### [SUPPLIED TEXT]
[start]

02 Apr 2024
Latent diffusion, stable diffusion
A diffusion model is a parametrized Markov chain trained using variational inference to
generate sample images from noise.
What is variational inference? Approximate guessing. Variational inference is the process of
using an approximate posterior distribution instead of a complex true data distribution.
To ensure the approximations KL, divergence between the 2 distributions are minimized.
Minimizing KL divergence is equal to maximizing ELBO and vice versa.
Denoising diffusion models have 2 processes:
- Forward diffusion process
- Reverse denoising process
Each of the intermediate step is a latent variable.
References:
- Thermodynamics inspired original paper
27 Feb 2024
Generative Adversarial Networks, Generative models, Latent variable models
What if I want to create new images from a very complex latent space \(z\)?
Since it is very difficult to model it, I use the encoder part of a VAE to generate this \(z\).
Now the Generator (Decoder) tries to synthesize new images and the Discriminator (Encoder)
tries to identify if that image came from the real world (\(x\)) or is fake (\(x'\)).
The generator gets better at creating fake images which are very similar to real images
and the discriminator gets better at identifying the important minute details which can help
identify a fake. So we have competing objective functions for the generator and discriminator.
The discriminator’s loss function is
\begin{equation}
\text{arg max}_D \mathbb{E}_{z,x}[\underbrace{log D(\underbrace{G(z)}_{\text{generator’s output}})}_{\text{Discriminator’s estimate that this is fake}} + \underbrace{log(1-\underbrace{D(\underbrace{x}_{\text{real instance}})}_{\text{Discriminator’s estimate that this is fake}})}_{\text{Discriminator’s estimate that this is real}}]
\label{eq:loss_generator}
\end{equation}
It tries to maximize the probability that the discriminator identifies a fake input as fake
and a real input as real.

[end]

### [DIRECTIVE 1]
According to the machine learning notes, minimizing KL divergence is equivalent to what?
### [DIRECTIVE 2]
Duplicate a passage of the machine learning notes, beginning at the words "Denoising diffusion models" and stopping after "latent space \(z\)?".
### [DIRECTIVE 3]
Pick up the machine learning notes on diffusion models and GANs from their last sentence and keep writing.
The data has nothing to do with the machine learning notes.

### [SUPPLIED MATERIAL]
[start]

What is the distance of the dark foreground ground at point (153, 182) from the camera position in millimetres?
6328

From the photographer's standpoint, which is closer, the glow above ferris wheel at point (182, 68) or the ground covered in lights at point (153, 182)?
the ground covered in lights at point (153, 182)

[end]

### [REPLY 1]
Maximizing ELBO.

### [REPLY 2]
Denoising diffusion models have 2 processes:
- Forward diffusion process
- Reverse denoising process
Each of the intermediate step is a latent variable.
References:
- Thermodynamics inspired original paper
27 Feb 2024
Generative Adversarial Networks, Generative models, Latent variable models
What if I want to create new images from a very complex latent space \(z\)?

### [REPLY 3]
The generator’s loss function is
\begin{equation}
\text{arg min}_G \mathbb{E}_{z,x}[\underbrace{log D(\underbrace{G(z)}_{\text{generator’s output}})}_{\text{Discriminator’s estimate that this is fake}} + \underbrace{log(1-\underbrace{D(\underbrace{x}_{\text{real instance}})}_{\text{Discriminator’s estimate that this is fake}})}_{\text{Discriminator’s estimate that this is real}}]
\label{eq:loss_discriminator}
\end{equation}
It tries to minimize the probability that the discriminator identifies a fake input as fake
and a real input as real.
Putting this together, the objective function of a GAN is
\begin{equation}
\text{arg min}_G \text{max}_D \mathbb{E}_{z,x}[\underbrace{log D(\underbrace{G(z)}_{\text{generator’s output}})}_{\text{Discriminator’s estimate that this is fake}} + \underbrace{log(1-\underbrace{D(\underbrace{x}_{\text{real instance}})}_{\text{Discriminator’s estimate that this is fake}})}_{\text{Discriminator’s estimate that this is real}}]
\label{eq:loss_gan}
\end{equation}
Whereby we get a Generator that creates fake instances that fools the best Discriminator.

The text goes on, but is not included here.